Writer Of The Week: Petrika North

Alan from the Fiction Team chats to Petrika North, whose serial, The Primrose Line, is currently running in the magazine.

Q.1: The Primrose Line features a heritage railway setting. How much of an interest do you have in locomotives and the age of steam?

My father was a railwayman, enjoying concessionary travel, so we used the train quite frequently. As a child I would often visit the big London stations on a day trip, which added fuel to my burgeoning enthusiasm for steam locomotives. This was the late Fifties/early Sixties and diesel and electric traction for main line operations was still some way off. I count myself lucky to have shared the final years of the steam age. Memories like that are priceless.

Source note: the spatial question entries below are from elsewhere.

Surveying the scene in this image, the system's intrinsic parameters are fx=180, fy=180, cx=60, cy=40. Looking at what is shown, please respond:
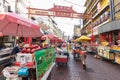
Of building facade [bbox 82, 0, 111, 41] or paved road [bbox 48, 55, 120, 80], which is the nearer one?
paved road [bbox 48, 55, 120, 80]

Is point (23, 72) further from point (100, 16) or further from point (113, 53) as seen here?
point (100, 16)

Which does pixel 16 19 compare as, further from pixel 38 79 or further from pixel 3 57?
pixel 3 57

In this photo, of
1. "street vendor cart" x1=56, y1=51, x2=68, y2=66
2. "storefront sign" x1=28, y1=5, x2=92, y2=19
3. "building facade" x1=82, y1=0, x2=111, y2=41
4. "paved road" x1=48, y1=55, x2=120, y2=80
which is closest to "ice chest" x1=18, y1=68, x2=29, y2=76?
"paved road" x1=48, y1=55, x2=120, y2=80

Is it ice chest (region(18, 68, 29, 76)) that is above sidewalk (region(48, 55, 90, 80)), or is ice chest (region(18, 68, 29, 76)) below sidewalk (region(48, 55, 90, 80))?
above

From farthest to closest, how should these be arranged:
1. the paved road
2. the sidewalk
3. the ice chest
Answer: the paved road < the sidewalk < the ice chest

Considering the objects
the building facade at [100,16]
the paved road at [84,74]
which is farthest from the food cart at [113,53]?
the building facade at [100,16]

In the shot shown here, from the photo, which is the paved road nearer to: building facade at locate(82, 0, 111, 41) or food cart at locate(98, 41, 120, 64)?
food cart at locate(98, 41, 120, 64)

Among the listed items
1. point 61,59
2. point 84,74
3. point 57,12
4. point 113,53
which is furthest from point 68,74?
point 57,12

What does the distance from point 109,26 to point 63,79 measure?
1604 cm

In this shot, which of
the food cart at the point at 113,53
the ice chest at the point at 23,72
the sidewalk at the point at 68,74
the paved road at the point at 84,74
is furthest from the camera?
the food cart at the point at 113,53

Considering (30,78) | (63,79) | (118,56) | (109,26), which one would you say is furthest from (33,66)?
(109,26)

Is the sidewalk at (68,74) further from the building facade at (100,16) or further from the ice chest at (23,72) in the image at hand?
the building facade at (100,16)

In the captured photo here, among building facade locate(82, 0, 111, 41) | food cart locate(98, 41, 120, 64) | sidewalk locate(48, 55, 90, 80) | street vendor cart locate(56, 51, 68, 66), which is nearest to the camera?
sidewalk locate(48, 55, 90, 80)

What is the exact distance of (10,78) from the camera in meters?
5.80
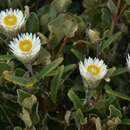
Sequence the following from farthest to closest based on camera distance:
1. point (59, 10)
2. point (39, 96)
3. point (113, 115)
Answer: point (59, 10) → point (39, 96) → point (113, 115)

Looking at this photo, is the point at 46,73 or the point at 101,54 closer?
the point at 46,73

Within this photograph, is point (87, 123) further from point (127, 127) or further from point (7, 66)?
point (7, 66)

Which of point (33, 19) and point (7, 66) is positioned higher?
point (33, 19)

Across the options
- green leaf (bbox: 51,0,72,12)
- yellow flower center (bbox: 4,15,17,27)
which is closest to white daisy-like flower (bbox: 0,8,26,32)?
yellow flower center (bbox: 4,15,17,27)

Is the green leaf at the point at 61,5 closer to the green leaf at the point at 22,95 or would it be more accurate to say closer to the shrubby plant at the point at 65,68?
the shrubby plant at the point at 65,68

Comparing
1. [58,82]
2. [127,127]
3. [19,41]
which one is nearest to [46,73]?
[58,82]

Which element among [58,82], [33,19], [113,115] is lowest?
[113,115]

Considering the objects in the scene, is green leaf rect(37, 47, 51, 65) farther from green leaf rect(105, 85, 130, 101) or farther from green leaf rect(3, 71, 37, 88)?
green leaf rect(105, 85, 130, 101)

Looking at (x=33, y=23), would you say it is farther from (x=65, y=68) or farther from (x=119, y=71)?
(x=119, y=71)
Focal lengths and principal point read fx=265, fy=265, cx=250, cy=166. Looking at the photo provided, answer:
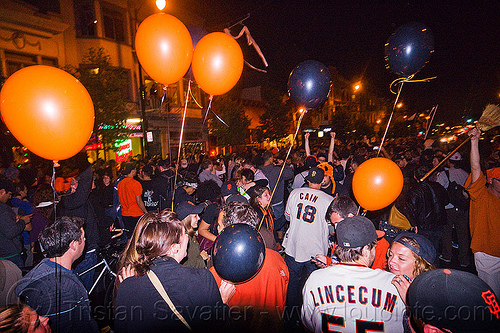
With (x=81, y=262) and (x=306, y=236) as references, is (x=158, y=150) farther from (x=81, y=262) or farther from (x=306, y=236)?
(x=306, y=236)

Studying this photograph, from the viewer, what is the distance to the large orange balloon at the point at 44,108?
256 cm

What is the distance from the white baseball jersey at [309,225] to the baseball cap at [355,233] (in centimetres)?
174

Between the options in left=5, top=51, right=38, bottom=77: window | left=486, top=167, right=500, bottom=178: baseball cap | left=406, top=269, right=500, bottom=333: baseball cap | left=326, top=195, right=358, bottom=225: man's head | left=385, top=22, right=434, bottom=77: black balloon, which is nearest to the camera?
left=406, top=269, right=500, bottom=333: baseball cap

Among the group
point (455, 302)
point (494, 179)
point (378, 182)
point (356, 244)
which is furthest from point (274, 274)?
point (494, 179)

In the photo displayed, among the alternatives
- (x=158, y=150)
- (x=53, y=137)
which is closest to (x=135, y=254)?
(x=53, y=137)

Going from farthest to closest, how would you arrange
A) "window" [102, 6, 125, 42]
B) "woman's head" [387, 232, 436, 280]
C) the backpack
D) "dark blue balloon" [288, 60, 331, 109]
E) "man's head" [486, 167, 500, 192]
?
"window" [102, 6, 125, 42], the backpack, "dark blue balloon" [288, 60, 331, 109], "man's head" [486, 167, 500, 192], "woman's head" [387, 232, 436, 280]

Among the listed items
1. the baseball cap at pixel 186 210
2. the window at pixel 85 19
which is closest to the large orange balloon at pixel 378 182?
the baseball cap at pixel 186 210

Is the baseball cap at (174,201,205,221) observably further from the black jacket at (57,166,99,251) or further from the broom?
the broom

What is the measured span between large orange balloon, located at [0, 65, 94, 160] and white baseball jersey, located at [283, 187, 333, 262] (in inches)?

Q.2: Primrose, like a lot of your other serials and short stories, highlights the importance of the family unit. When writing your characters’ interactions, do you sometimes find the solutions from personal experiences?

I don’t see how you can separate writing from personal experience. Why would you want to; life gives you the basic ingredients for nothing. All you have to do is refine the cocktail you make of your characters and their interaction with each other.

Q.3: You write under the pen-name Petrika. Have you always used a pen-name, and was it a conscious decision not to use your own Christian name when writing for a predominantly female readership?

When I started writing the market for short stories seemed to be predominantly feminine and I wondered if I might have more chance of a breakthrough by adopting a neutral name. Petrika is a simple mix of Peter and my wife’s name, Erika.

Q.4: I realise you are a keen gardener. Does a hobby such as this help you when you are looking for story ideas, or is it more of a total break from the writing routine?

My father and grandfather were gardeners. I’m still working the same village allotments as they did, very often using their tools. It’s not really a hobby, more a way of life. Out there, alone under the sun, I could be in the South of France. Characters can come to life faster than the weeds grow!

Q.5: Notebook and pencil or laptop? Kitchen table or study? Blank wall or inspiring view?

I recently read your interview with June Davies where she mentions her first typewriter with the dial for letters. Father Christmas was busy that year – I had that same typewriter and loved it, too. Then came various second-hand typewriters and finally an electric one, which seemed to be the ultimate. Now it’s a laptop and I wonder how I ever wrote anything without it. I use a spare bedroom to write. There’s a field outside the window that was once used as a cricket pitch. Otherwise, the only thing that changes is the sunset.

P.S., What’s your one top tip for aspiring writers?

Words are the writer’s greatest tool. They are also his worst enemy. Use them sparingly, and when you’ve written twenty see if you can cut it down to ten and say the same thing. Almost invariably you can.